#### SOURCE ####

Wednesday, December 28, 2011

swollen heart.

My vision is changing.  My eyesight is the same but how I see is different.  I look at you and I see something that I didn't notice before.  I in turn feel something I have never felt before.  I do not know how to describe it well but it fills me with warmth and sheer joy.  I cannot help but smile.  I smile at you, I smile at strangers.  It is new and I think I am enjoying it.

I did an act for my friend today.  She is one of my dearest friends from waaay on back when big hair was cool the first time around.  She traveled some distance to see me and as always I was overjoyed to spend some time with her.  She met me at the salon and I turned her into one hot mama.  It was fun and I am glad I had the opportunity to spoil her a bit.

####

#### [WRITTEN PROBLEM A]
Retype the part of the blog entry above that begins at the words "swollen heart." and stops after the words "spoil her a bit.".

#### RECORDS TO USE ####

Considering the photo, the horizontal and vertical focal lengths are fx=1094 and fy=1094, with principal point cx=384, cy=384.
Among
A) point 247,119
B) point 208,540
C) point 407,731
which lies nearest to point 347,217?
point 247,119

####
#### RECORDS TO USE ####

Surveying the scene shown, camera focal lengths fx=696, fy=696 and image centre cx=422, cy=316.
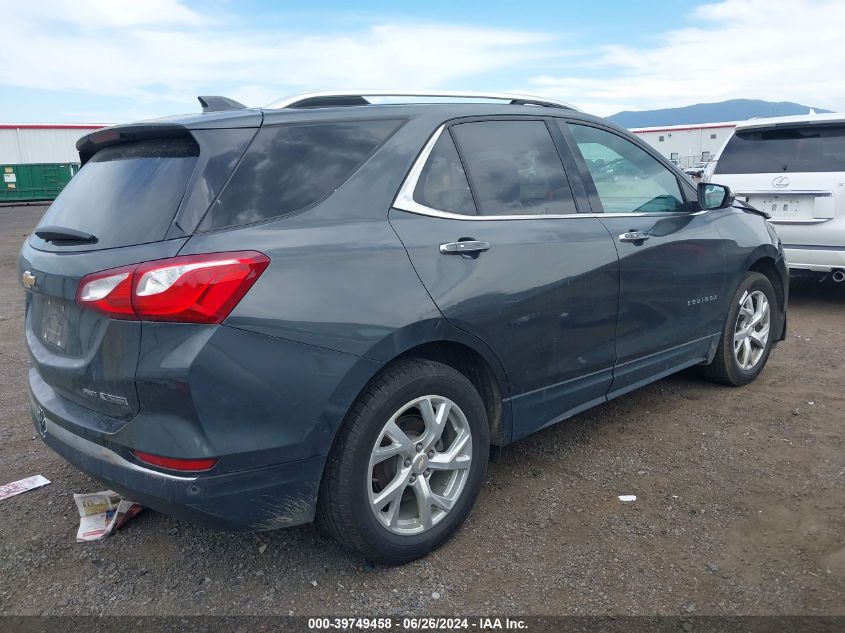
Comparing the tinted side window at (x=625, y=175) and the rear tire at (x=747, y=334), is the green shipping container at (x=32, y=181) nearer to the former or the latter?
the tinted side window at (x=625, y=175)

####

#### [WRITTEN PROBLEM B]
Say how many lines of the records above contain the string "lengths", treating case as significant, and give only the number.

#### [RESULT A]
swollen heart.

My vision is changing.  My eyesight is the same but how I see is different.  I look at you and I see something that I didn't notice before.  I in turn feel something I have never felt before.  I do not know how to describe it well but it fills me with warmth and sheer joy.  I cannot help but smile.  I smile at you, I smile at strangers.  It is new and I think I am enjoying it.

I did an act for my friend today.  She is one of my dearest friends from waaay on back when big hair was cool the first time around.  She traveled some distance to see me and as always I was overjoyed to spend some time with her.  She met me at the salon and I turned her into one hot mama.  It was fun and I am glad I had the opportunity to spoil her a bit.

#### [RESULT B]
2